Travel by Motorcycle
The winding open roads of the Smokies is a huge draw for motorcyclists. Of all the routes through the mountains, the Tale of the Dragon is one of the most popular. Starting at Deals Gap you’ll traverse 318 curves in only 11 miles! Once you’ve conquered it, there are many more to explore. Check out our guide to the best motorcycle routes to learn more.
Travel by Train
All aboard! Ride the rails with The Great Smoky Mountain Railroad. Starting in Bryson City, you’ll take an excursion through gorgeous mountain scenery to select destinations. They offer tour add-ons like canopy zipline adventures, waterfall tours, and rafting trips making it a great way to spend the day with your family. If you’re looking for an adults-only experience they offer a Carolina Shine Moonshine Experience and special events like Uncorcked where you can enjoy an exclusive sampling of cheeses and a surf and turf meal prepared fresh.
Arts, Culture and Shopping
The mountains are home to rich history, cultural adventures, and quaint small towns showcasing local wares and art.
Explore 11,000 years of history in Cherokee, North Carolina. Home to the Eastern Band of Cherokee Indians, visitors can learn about the cultural heritage of the tribe at The Museum of the Cherokee Indian and the Oconaluftee Indian Village.

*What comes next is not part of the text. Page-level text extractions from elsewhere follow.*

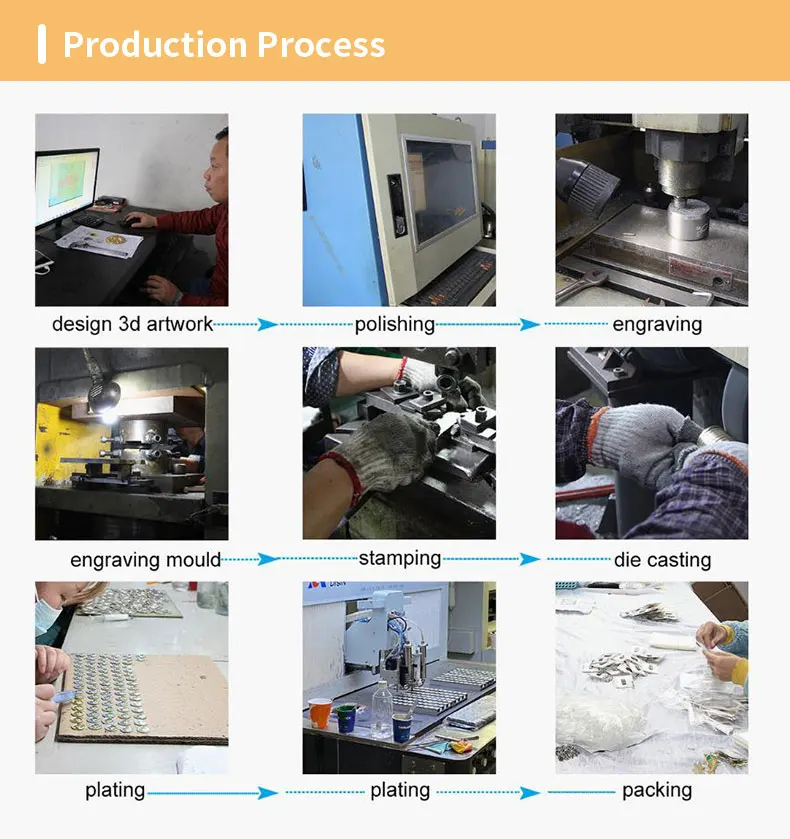 Production Process

design 3d artwork

polishing

engraving

engraving mould

stamping

die casting

plating

plating

packing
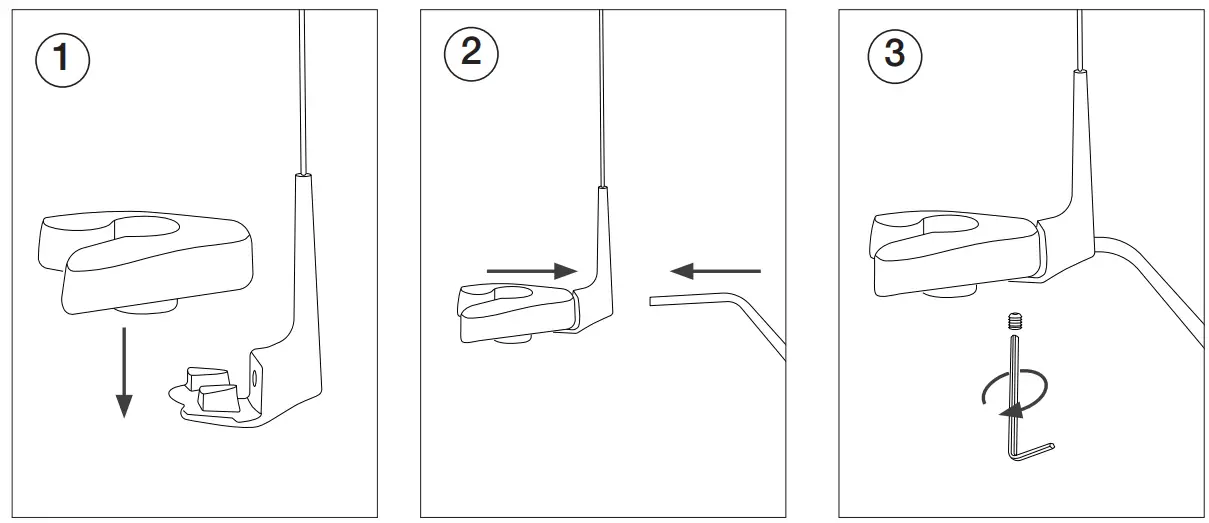 1

2

3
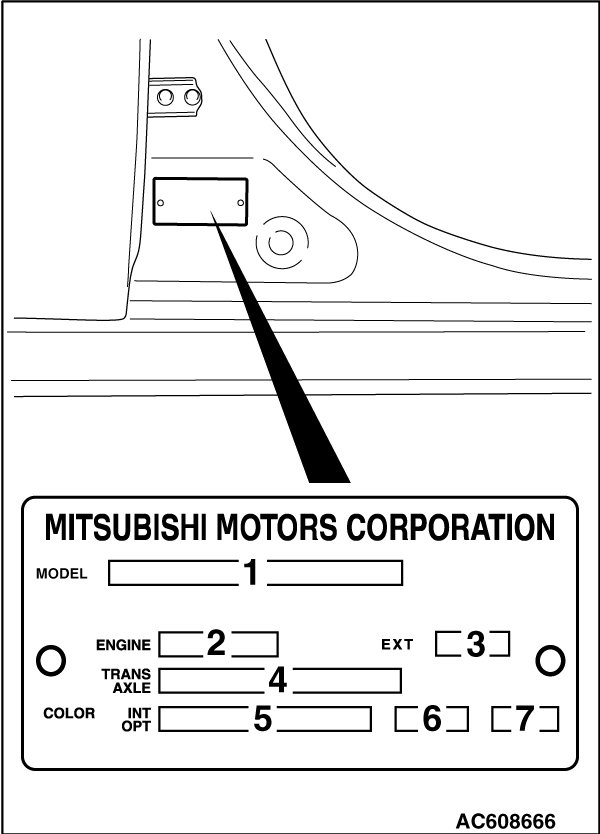 MITSUBISHI MOTORS CORPORATION

MODEL 1

ENGINE 2 EXT 3

TRANS AXLE 4

COLOR INT OPT 5 6 7

AC608666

Discover beautiful work of Native American art for sale like pottery, baskets and beadwork at multiple shops throughout the town. When evening comes catch an outdoor performance of Unto These Hills followed by an evening of gaming at Harrah’s Cherokee Casino Resort.
John C. Campbell Folk School
The nation’s oldest folk school, founded in 1925, is located in Brasstown, NC. Crafts, music, dance, and other Appalachian traditions are taught during one-week or weekend classes year-round. You can visit even if you’re not taking a class to walk the trails or buy handmade works of art at the craft shop. The Folk School is one of the many locations you’ll find by traveling the Blue Ridge Craft Trails.
Back in the 1700’s, many Scots-Irish families migrated to the Smokies and established homesteads. With them the settlers brought agriculture, music, craft, and storytelling traditions of their homeland. The influence of Scot-Irish settlers in the Southern Appalachians can still be found in local music, art, and craft. You can learn more about their history at The Scottish Tartans Museum, which contains the official registry of all publicly known Tartans. Visit the museum, and peruse the gift shop to find Scottish foods, clothing and specialty items.